Trecho do documento —
= = = =

Na primeira página, a personagem diz que pela primeira vez assistiu a um filme pornográfico em que “Séculos e mais séculos, centenas de gerações, e só agora podemos ver o sexo da mulher e um sexo de homem se juntando”. Isto é, esse tipo de cena há bem pouco tempo era impensável de ser veiculada, mas hoje se tornou tão “acessível quanto um aperto de mão”. “Mudam-se os tempos, mudam-se as vontades”, mudam-se as concepções humanas: certo/errado, bonito/feio, aceitável/reprovável.
Em seguida, a narradora diz que a escrita deveria se aproximar da cena do ato sexual, causando além de angústia e estupor, a “suspensão do julgamento moral”. Partindo do princípio de que a literatura é subversão, de que importam mais as perguntas do que as respostas, eu também acredito na arte literária como uma ferramenta de compartilhamento de experiências, arrancando o leitor do seu mundinho mediano e previsível, colocando à sua frente os acontecimentos mais absurdos para mostrar-lhe a complexidade humana, lembrando-lhes de que com a mesma severidade com que julga, você também será julgado.
Paixão Simples (1991) é um dos livros mais intricados que já li. Nele, uma autora-narradora relata sua espera interminável por “A”. Ela passou a viver em estado de tormento. Comprou jornais do país dele, escolheu roupas e maquiagens para ele, escrevia cartas para ele, trocava os lençóis de cama e colocava flores no quarto para ele e anotava tudo o que diria a ele no encontro seguinte.
Seu único desejo era desejá-lo, possui-lo. Depois de cada encontro, ela ficava paralisada a ponto de não tocar em nada para manter “aquela desordem” como um quadro, cuja força jamais a impactaria como naquele instante.
Ernaux compara a necessidade de viver aquela paixão como a escrita de um livro: “a mesma necessidade de executar a perfeição em cena, o mesmo cuidado com os detalhes”. Confessava que não se importaria em morrer depois que deixasse registrado toda a paixão vivida. Eis aqui a pulsão de morte da qual fala Sigmund Freud, pai da psicanálise.
Viver essa paixão desafiou a autora-narradora, dado que ela precisava sair de casa, trabalhar e ter que conversar minimamente com as pessoas. Essas ações do cotidiano a devoravam. Ainda havia o fato de ser divorciada, ter dois filhos que “de vez em quando” ficavam com ela. Para eles, contou o mínimo que pôde Sobretudo, porque sabia que “pais e filhos são os menos propensos a aceitar sem mal-estar a sexualidade dos que lhes são carnalmente mais próximos”.
Além dos desafios, observamos uma transmutação no comportamento da autora-narradora ao ser capturada por essa paixão: deixou de escutar música clássica, preferia canções. Passou a ler os horóscopos das revistas femininas, a assistir filmes como “O império dos sentidos”, a dar esmolas e fazer promessas. Em outras palavras, passou a “jogar dinheiro fora com facilidade e não se importar com os acontecimentos externos”. Fechou-se em si mesma.
Se você pensa que estamos diante de mais uma história de um homem casado enganando uma mulher solteira, você está completamente equivocado (a)?. No máximo, encontrará nestas poucas páginas um relato de “um amor louco por uma pessoa”.
Paixão Simples (1991) é uma narrativa sobre uma mulher com seus desejos, suas vontades, suas necessidades carnais. É puramente uma exposição corajosa de alguém refém de deus Eros, em que sua conduta se tornou artificial, seu desejo, sua vontade e “qualquer coisa da ordem da inteligência humana” estiveram voltados para um homem.

= = = =

Dados registrados —
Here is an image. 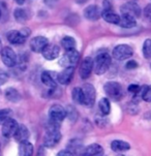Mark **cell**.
<instances>
[{
  "label": "cell",
  "mask_w": 151,
  "mask_h": 156,
  "mask_svg": "<svg viewBox=\"0 0 151 156\" xmlns=\"http://www.w3.org/2000/svg\"><path fill=\"white\" fill-rule=\"evenodd\" d=\"M111 65V56L107 53H102L95 57L93 61V71L96 75H104Z\"/></svg>",
  "instance_id": "obj_1"
},
{
  "label": "cell",
  "mask_w": 151,
  "mask_h": 156,
  "mask_svg": "<svg viewBox=\"0 0 151 156\" xmlns=\"http://www.w3.org/2000/svg\"><path fill=\"white\" fill-rule=\"evenodd\" d=\"M105 92L113 100H119L123 96V89L117 82H107L105 84Z\"/></svg>",
  "instance_id": "obj_2"
},
{
  "label": "cell",
  "mask_w": 151,
  "mask_h": 156,
  "mask_svg": "<svg viewBox=\"0 0 151 156\" xmlns=\"http://www.w3.org/2000/svg\"><path fill=\"white\" fill-rule=\"evenodd\" d=\"M79 58H80V53L77 51L76 49L68 50L64 53V55L61 57L59 61V65L62 67H74V65L78 62Z\"/></svg>",
  "instance_id": "obj_3"
},
{
  "label": "cell",
  "mask_w": 151,
  "mask_h": 156,
  "mask_svg": "<svg viewBox=\"0 0 151 156\" xmlns=\"http://www.w3.org/2000/svg\"><path fill=\"white\" fill-rule=\"evenodd\" d=\"M134 54L131 47H129L128 44H119V46L115 47L113 50V57L118 61H124L128 60V58H131Z\"/></svg>",
  "instance_id": "obj_4"
},
{
  "label": "cell",
  "mask_w": 151,
  "mask_h": 156,
  "mask_svg": "<svg viewBox=\"0 0 151 156\" xmlns=\"http://www.w3.org/2000/svg\"><path fill=\"white\" fill-rule=\"evenodd\" d=\"M61 141V133L56 127H52L47 131L44 139V145L48 148H54Z\"/></svg>",
  "instance_id": "obj_5"
},
{
  "label": "cell",
  "mask_w": 151,
  "mask_h": 156,
  "mask_svg": "<svg viewBox=\"0 0 151 156\" xmlns=\"http://www.w3.org/2000/svg\"><path fill=\"white\" fill-rule=\"evenodd\" d=\"M29 34L30 31L28 30V28H24L21 31L12 30L7 33V41L13 44H23Z\"/></svg>",
  "instance_id": "obj_6"
},
{
  "label": "cell",
  "mask_w": 151,
  "mask_h": 156,
  "mask_svg": "<svg viewBox=\"0 0 151 156\" xmlns=\"http://www.w3.org/2000/svg\"><path fill=\"white\" fill-rule=\"evenodd\" d=\"M49 117L53 123L62 122L66 117V111L62 105H54L49 110Z\"/></svg>",
  "instance_id": "obj_7"
},
{
  "label": "cell",
  "mask_w": 151,
  "mask_h": 156,
  "mask_svg": "<svg viewBox=\"0 0 151 156\" xmlns=\"http://www.w3.org/2000/svg\"><path fill=\"white\" fill-rule=\"evenodd\" d=\"M1 60L7 67H14L17 64V55L9 47H5L1 51Z\"/></svg>",
  "instance_id": "obj_8"
},
{
  "label": "cell",
  "mask_w": 151,
  "mask_h": 156,
  "mask_svg": "<svg viewBox=\"0 0 151 156\" xmlns=\"http://www.w3.org/2000/svg\"><path fill=\"white\" fill-rule=\"evenodd\" d=\"M84 96V105L86 107H92L95 101V89L91 84H86L82 88Z\"/></svg>",
  "instance_id": "obj_9"
},
{
  "label": "cell",
  "mask_w": 151,
  "mask_h": 156,
  "mask_svg": "<svg viewBox=\"0 0 151 156\" xmlns=\"http://www.w3.org/2000/svg\"><path fill=\"white\" fill-rule=\"evenodd\" d=\"M120 10L122 15L131 16L132 18H138L141 16V7L138 5L136 2H128L124 3L120 7Z\"/></svg>",
  "instance_id": "obj_10"
},
{
  "label": "cell",
  "mask_w": 151,
  "mask_h": 156,
  "mask_svg": "<svg viewBox=\"0 0 151 156\" xmlns=\"http://www.w3.org/2000/svg\"><path fill=\"white\" fill-rule=\"evenodd\" d=\"M18 126H19V124L17 123V121L12 118H9L4 123H2V134L5 137L14 136Z\"/></svg>",
  "instance_id": "obj_11"
},
{
  "label": "cell",
  "mask_w": 151,
  "mask_h": 156,
  "mask_svg": "<svg viewBox=\"0 0 151 156\" xmlns=\"http://www.w3.org/2000/svg\"><path fill=\"white\" fill-rule=\"evenodd\" d=\"M92 70H93V60H92V58H90V57H86L81 63L80 70H79L80 76L83 79V80H85V79L90 76Z\"/></svg>",
  "instance_id": "obj_12"
},
{
  "label": "cell",
  "mask_w": 151,
  "mask_h": 156,
  "mask_svg": "<svg viewBox=\"0 0 151 156\" xmlns=\"http://www.w3.org/2000/svg\"><path fill=\"white\" fill-rule=\"evenodd\" d=\"M49 44V41L44 36H36L30 41V49L35 53H41L43 50Z\"/></svg>",
  "instance_id": "obj_13"
},
{
  "label": "cell",
  "mask_w": 151,
  "mask_h": 156,
  "mask_svg": "<svg viewBox=\"0 0 151 156\" xmlns=\"http://www.w3.org/2000/svg\"><path fill=\"white\" fill-rule=\"evenodd\" d=\"M44 58L47 60H54L59 56L60 54V48L57 44H48L41 52Z\"/></svg>",
  "instance_id": "obj_14"
},
{
  "label": "cell",
  "mask_w": 151,
  "mask_h": 156,
  "mask_svg": "<svg viewBox=\"0 0 151 156\" xmlns=\"http://www.w3.org/2000/svg\"><path fill=\"white\" fill-rule=\"evenodd\" d=\"M84 16L89 21H97L102 16V10L97 5H89L84 10Z\"/></svg>",
  "instance_id": "obj_15"
},
{
  "label": "cell",
  "mask_w": 151,
  "mask_h": 156,
  "mask_svg": "<svg viewBox=\"0 0 151 156\" xmlns=\"http://www.w3.org/2000/svg\"><path fill=\"white\" fill-rule=\"evenodd\" d=\"M74 73H75V68L74 67H65L61 73H58L57 80L62 85H67L68 83H70Z\"/></svg>",
  "instance_id": "obj_16"
},
{
  "label": "cell",
  "mask_w": 151,
  "mask_h": 156,
  "mask_svg": "<svg viewBox=\"0 0 151 156\" xmlns=\"http://www.w3.org/2000/svg\"><path fill=\"white\" fill-rule=\"evenodd\" d=\"M29 136H30V133H29L28 128L25 125H19L17 128V131L14 134V137L17 142L22 143L28 141Z\"/></svg>",
  "instance_id": "obj_17"
},
{
  "label": "cell",
  "mask_w": 151,
  "mask_h": 156,
  "mask_svg": "<svg viewBox=\"0 0 151 156\" xmlns=\"http://www.w3.org/2000/svg\"><path fill=\"white\" fill-rule=\"evenodd\" d=\"M104 149L99 144H91L84 150L83 156H102Z\"/></svg>",
  "instance_id": "obj_18"
},
{
  "label": "cell",
  "mask_w": 151,
  "mask_h": 156,
  "mask_svg": "<svg viewBox=\"0 0 151 156\" xmlns=\"http://www.w3.org/2000/svg\"><path fill=\"white\" fill-rule=\"evenodd\" d=\"M102 17L106 22L111 23V24H117L118 25L119 21H120V17L111 9H104L102 10Z\"/></svg>",
  "instance_id": "obj_19"
},
{
  "label": "cell",
  "mask_w": 151,
  "mask_h": 156,
  "mask_svg": "<svg viewBox=\"0 0 151 156\" xmlns=\"http://www.w3.org/2000/svg\"><path fill=\"white\" fill-rule=\"evenodd\" d=\"M33 145L30 142L26 141L20 143L19 145V156H32Z\"/></svg>",
  "instance_id": "obj_20"
},
{
  "label": "cell",
  "mask_w": 151,
  "mask_h": 156,
  "mask_svg": "<svg viewBox=\"0 0 151 156\" xmlns=\"http://www.w3.org/2000/svg\"><path fill=\"white\" fill-rule=\"evenodd\" d=\"M111 148H112L113 151L115 152H124V151H128L129 150V146L128 143L124 142V141H119V140H115L111 143Z\"/></svg>",
  "instance_id": "obj_21"
},
{
  "label": "cell",
  "mask_w": 151,
  "mask_h": 156,
  "mask_svg": "<svg viewBox=\"0 0 151 156\" xmlns=\"http://www.w3.org/2000/svg\"><path fill=\"white\" fill-rule=\"evenodd\" d=\"M118 25L123 28H132L137 25L136 18H132L131 16L122 15V17H120V21H119Z\"/></svg>",
  "instance_id": "obj_22"
},
{
  "label": "cell",
  "mask_w": 151,
  "mask_h": 156,
  "mask_svg": "<svg viewBox=\"0 0 151 156\" xmlns=\"http://www.w3.org/2000/svg\"><path fill=\"white\" fill-rule=\"evenodd\" d=\"M41 82H43L44 85H46L47 87H49L51 89H55L57 87L56 80L53 78L49 71H44L41 73Z\"/></svg>",
  "instance_id": "obj_23"
},
{
  "label": "cell",
  "mask_w": 151,
  "mask_h": 156,
  "mask_svg": "<svg viewBox=\"0 0 151 156\" xmlns=\"http://www.w3.org/2000/svg\"><path fill=\"white\" fill-rule=\"evenodd\" d=\"M99 108L102 115H109L111 112V104L109 101V99L106 98V97L100 99L99 102Z\"/></svg>",
  "instance_id": "obj_24"
},
{
  "label": "cell",
  "mask_w": 151,
  "mask_h": 156,
  "mask_svg": "<svg viewBox=\"0 0 151 156\" xmlns=\"http://www.w3.org/2000/svg\"><path fill=\"white\" fill-rule=\"evenodd\" d=\"M61 46L65 51L75 49V47H76L75 38L71 37V36H65V37H63L61 39Z\"/></svg>",
  "instance_id": "obj_25"
},
{
  "label": "cell",
  "mask_w": 151,
  "mask_h": 156,
  "mask_svg": "<svg viewBox=\"0 0 151 156\" xmlns=\"http://www.w3.org/2000/svg\"><path fill=\"white\" fill-rule=\"evenodd\" d=\"M5 97H6L9 101H13V102L19 101L21 98L20 93L14 88H9L6 91H5Z\"/></svg>",
  "instance_id": "obj_26"
},
{
  "label": "cell",
  "mask_w": 151,
  "mask_h": 156,
  "mask_svg": "<svg viewBox=\"0 0 151 156\" xmlns=\"http://www.w3.org/2000/svg\"><path fill=\"white\" fill-rule=\"evenodd\" d=\"M73 99L76 104L79 105H84V96H83V91H82V88H79V87H76L73 90Z\"/></svg>",
  "instance_id": "obj_27"
},
{
  "label": "cell",
  "mask_w": 151,
  "mask_h": 156,
  "mask_svg": "<svg viewBox=\"0 0 151 156\" xmlns=\"http://www.w3.org/2000/svg\"><path fill=\"white\" fill-rule=\"evenodd\" d=\"M15 19L19 23H24L26 22L28 19V14L25 9H15Z\"/></svg>",
  "instance_id": "obj_28"
},
{
  "label": "cell",
  "mask_w": 151,
  "mask_h": 156,
  "mask_svg": "<svg viewBox=\"0 0 151 156\" xmlns=\"http://www.w3.org/2000/svg\"><path fill=\"white\" fill-rule=\"evenodd\" d=\"M141 97L145 101L151 102V86H143L141 87V91H140Z\"/></svg>",
  "instance_id": "obj_29"
},
{
  "label": "cell",
  "mask_w": 151,
  "mask_h": 156,
  "mask_svg": "<svg viewBox=\"0 0 151 156\" xmlns=\"http://www.w3.org/2000/svg\"><path fill=\"white\" fill-rule=\"evenodd\" d=\"M143 55L146 59H151V39H146L143 44Z\"/></svg>",
  "instance_id": "obj_30"
},
{
  "label": "cell",
  "mask_w": 151,
  "mask_h": 156,
  "mask_svg": "<svg viewBox=\"0 0 151 156\" xmlns=\"http://www.w3.org/2000/svg\"><path fill=\"white\" fill-rule=\"evenodd\" d=\"M10 114H12V111L9 109L0 110V123H4L7 119L10 118Z\"/></svg>",
  "instance_id": "obj_31"
},
{
  "label": "cell",
  "mask_w": 151,
  "mask_h": 156,
  "mask_svg": "<svg viewBox=\"0 0 151 156\" xmlns=\"http://www.w3.org/2000/svg\"><path fill=\"white\" fill-rule=\"evenodd\" d=\"M128 91L134 95H137L140 93V91H141V87L139 85H136V84H131V85L128 86Z\"/></svg>",
  "instance_id": "obj_32"
},
{
  "label": "cell",
  "mask_w": 151,
  "mask_h": 156,
  "mask_svg": "<svg viewBox=\"0 0 151 156\" xmlns=\"http://www.w3.org/2000/svg\"><path fill=\"white\" fill-rule=\"evenodd\" d=\"M144 16L151 22V3L148 4L144 9Z\"/></svg>",
  "instance_id": "obj_33"
},
{
  "label": "cell",
  "mask_w": 151,
  "mask_h": 156,
  "mask_svg": "<svg viewBox=\"0 0 151 156\" xmlns=\"http://www.w3.org/2000/svg\"><path fill=\"white\" fill-rule=\"evenodd\" d=\"M137 66H138L137 62H136V61H134V60H131V61H128V62L125 64L126 69H129V70L135 69V68H136Z\"/></svg>",
  "instance_id": "obj_34"
},
{
  "label": "cell",
  "mask_w": 151,
  "mask_h": 156,
  "mask_svg": "<svg viewBox=\"0 0 151 156\" xmlns=\"http://www.w3.org/2000/svg\"><path fill=\"white\" fill-rule=\"evenodd\" d=\"M7 80H9V76H7L6 73H0V86L3 85Z\"/></svg>",
  "instance_id": "obj_35"
},
{
  "label": "cell",
  "mask_w": 151,
  "mask_h": 156,
  "mask_svg": "<svg viewBox=\"0 0 151 156\" xmlns=\"http://www.w3.org/2000/svg\"><path fill=\"white\" fill-rule=\"evenodd\" d=\"M58 1H59V0H44L45 4H47L49 7L55 6V5H56V4L58 3Z\"/></svg>",
  "instance_id": "obj_36"
},
{
  "label": "cell",
  "mask_w": 151,
  "mask_h": 156,
  "mask_svg": "<svg viewBox=\"0 0 151 156\" xmlns=\"http://www.w3.org/2000/svg\"><path fill=\"white\" fill-rule=\"evenodd\" d=\"M56 156H73L70 151H67V150H62V151H59L57 153Z\"/></svg>",
  "instance_id": "obj_37"
},
{
  "label": "cell",
  "mask_w": 151,
  "mask_h": 156,
  "mask_svg": "<svg viewBox=\"0 0 151 156\" xmlns=\"http://www.w3.org/2000/svg\"><path fill=\"white\" fill-rule=\"evenodd\" d=\"M16 2H17L18 4L19 5H22V4H24V2H25V0H15Z\"/></svg>",
  "instance_id": "obj_38"
},
{
  "label": "cell",
  "mask_w": 151,
  "mask_h": 156,
  "mask_svg": "<svg viewBox=\"0 0 151 156\" xmlns=\"http://www.w3.org/2000/svg\"><path fill=\"white\" fill-rule=\"evenodd\" d=\"M76 1H77V2H79L80 0H76ZM86 1H87V0H82V3H84V2H86Z\"/></svg>",
  "instance_id": "obj_39"
},
{
  "label": "cell",
  "mask_w": 151,
  "mask_h": 156,
  "mask_svg": "<svg viewBox=\"0 0 151 156\" xmlns=\"http://www.w3.org/2000/svg\"><path fill=\"white\" fill-rule=\"evenodd\" d=\"M0 19H1V12H0Z\"/></svg>",
  "instance_id": "obj_40"
},
{
  "label": "cell",
  "mask_w": 151,
  "mask_h": 156,
  "mask_svg": "<svg viewBox=\"0 0 151 156\" xmlns=\"http://www.w3.org/2000/svg\"><path fill=\"white\" fill-rule=\"evenodd\" d=\"M118 156H124V155H118Z\"/></svg>",
  "instance_id": "obj_41"
},
{
  "label": "cell",
  "mask_w": 151,
  "mask_h": 156,
  "mask_svg": "<svg viewBox=\"0 0 151 156\" xmlns=\"http://www.w3.org/2000/svg\"><path fill=\"white\" fill-rule=\"evenodd\" d=\"M0 54H1V51H0Z\"/></svg>",
  "instance_id": "obj_42"
}]
</instances>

= = = =

O que fazer — Registre, sem nenhuma alteração, a parte do texto sobre Paixão Simples que começa em "Em seguida, a" e vai até "também será julgado.".

Solução da tarefa —
Em seguida, a narradora diz que a escrita deveria se aproximar da cena do ato sexual, causando além de angústia e estupor, a “suspensão do julgamento moral”. Partindo do princípio de que a literatura é subversão, de que importam mais as perguntas do que as respostas, eu também acredito na arte literária como uma ferramenta de compartilhamento de experiências, arrancando o leitor do seu mundinho mediano e previsível, colocando à sua frente os acontecimentos mais absurdos para mostrar-lhe a complexidade humana, lembrando-lhes de que com a mesma severidade com que julga, você também será julgado.